Peace after the storm! Ay, in so far that the tempest fiend has vanished, leaving behind him only the low moan of the dying gale. High above the heights which look down on Eilean Fianan, Tiorin’s ruins, and the lovely woods of Shona’s Isle, hover the cloud mists of rising morn, through whose seemingly tissue veil glint and gleam the joyous sparks, fantastic offspring of the new-born sun.
Its light, too, is warming those heights with a rosy glow, and the thick dark woods are pierced with its golden shafts. Like myriad diamonds sparkle the raindrops on the pines, and the dew on the glades and fairy rings, where elfin goblins have held their midnight orgies.

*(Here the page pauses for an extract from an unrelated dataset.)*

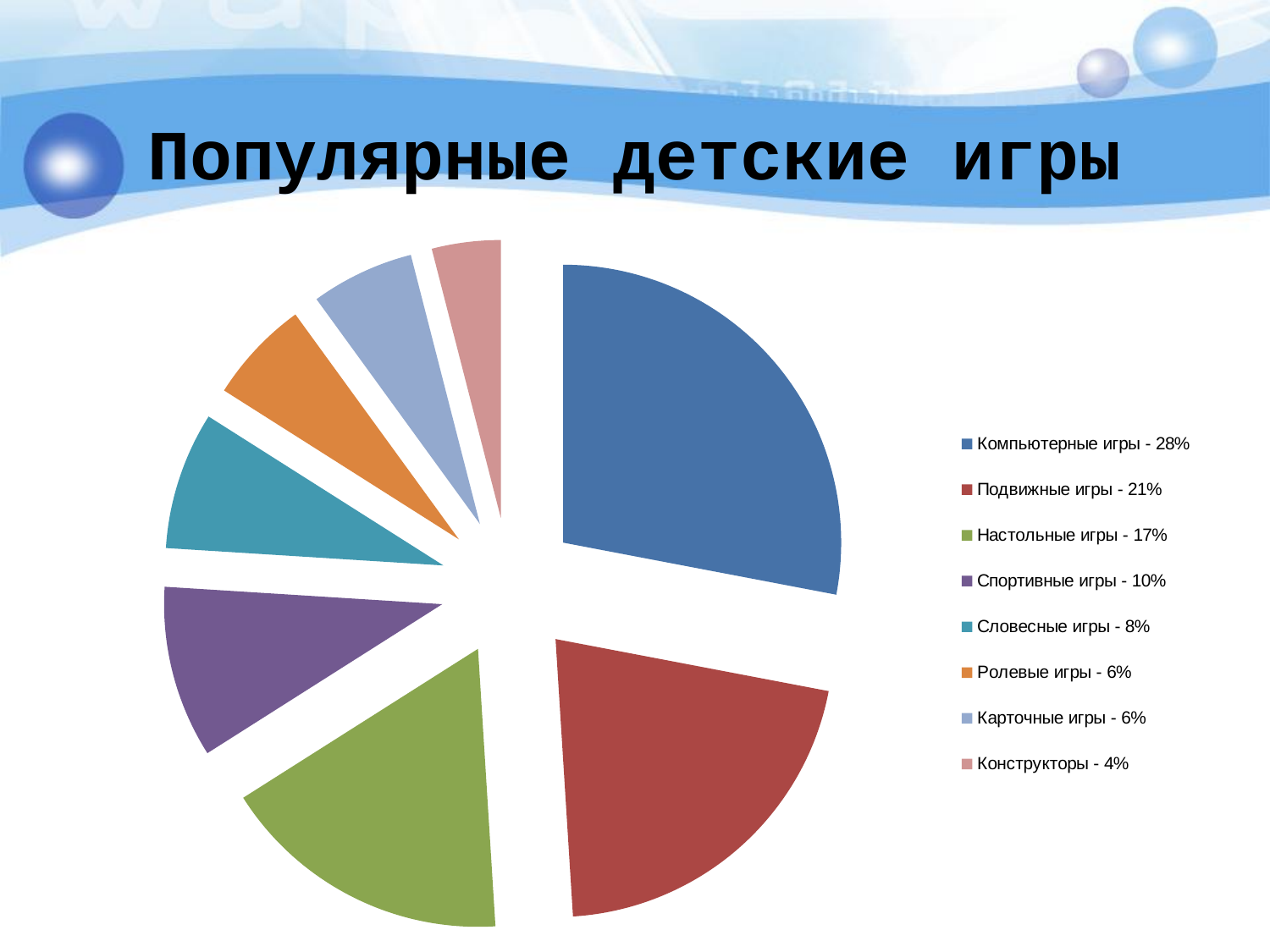
What percentage is shown for Словесные игры? 8% What percentage is shown for Подвижные игры? 21% What percentage is shown for Настольные игры? 17% What percentage is shown for Карточные игры? 6% What kind of chart is shown on the slide? Pie chart What is the title of the chart on the slide? Популярные детские игры Which category has the largest share of the pie? Компьютерные игры Which is larger, the share for Спортивные игры or the share for Словесные игры? Спортивные игры What is the difference in percentage points between Компьютерные игры and Подвижные игры? 7 Which category has the smallest share of the pie? Конструкторы What share of the pie is Компьютерные игры? 28% How many categories does the pie chart have? 8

Yet the gale has left its after-birth in the rolling swell, which beats in relentless fury on the rock-girt coast of Shona’s Isle, and lashes the sandy stretch of beach between Ardtoe and Ru Druimnich. High tide is rising on those shores, an inland current has set in, and in its grasp are the trophies of the storm-fiend’s victory over the handiwork of man.
What are these trophies? Why, here and there a spar, a tossing barrel, a broken oar. There is something floating, too, on the heaving swell with which the waves are making merry, for they carry it to the sandy beach and drag it back again, toss it still further inland, and smother it in their spray.
It is a choice plaything; the salt sea waves are battling for it hard, but the tide and the inland current say them nay, and the sandy beach gives it a rugged welcome. There for a time it may rest.
It! But what may it be? A human body, surely?
Out in the bay the yacht Eilean is coasting up and down. Eager eyes are scanning the waste of water, and every sign of wreckage is minutely observed. Ever and anon the voices of the men aloft shout down some new discovery to the anxious watchers on the deck below. There is a look of intense agony in the eyes of the young Duke of Ravensdale as he paces that snow-white deck. His features are drawn and haggard, his cheeks are deathly pale, and the lines of care have seared their mark indelibly across his high and noble brow.
“Wreckage ahoy!” The men on the look out have spied another victim of the gale which the inland current is drawing to Ardnamurchan’s shores. What can it be? It looks like the back of a whale, or a huge porpoise turning over in its course. What can it be?
The Eilean steams towards it, and comes close up alongside it. No, it is no whale. Only the remnant of a fishing smack, part of which appears to have been bodily severed from the whole.
The sharp order to man the lifeboat cutter is given. In a few minutes it is riding the heaving swell. All eyes are occupied with this new discovery; even the look-out men have forgotten their duty aloft. Suddenly, however, Flora Desmond’s voice rings out. She has been keeping silent, faithful watch by Evie Ravensdale.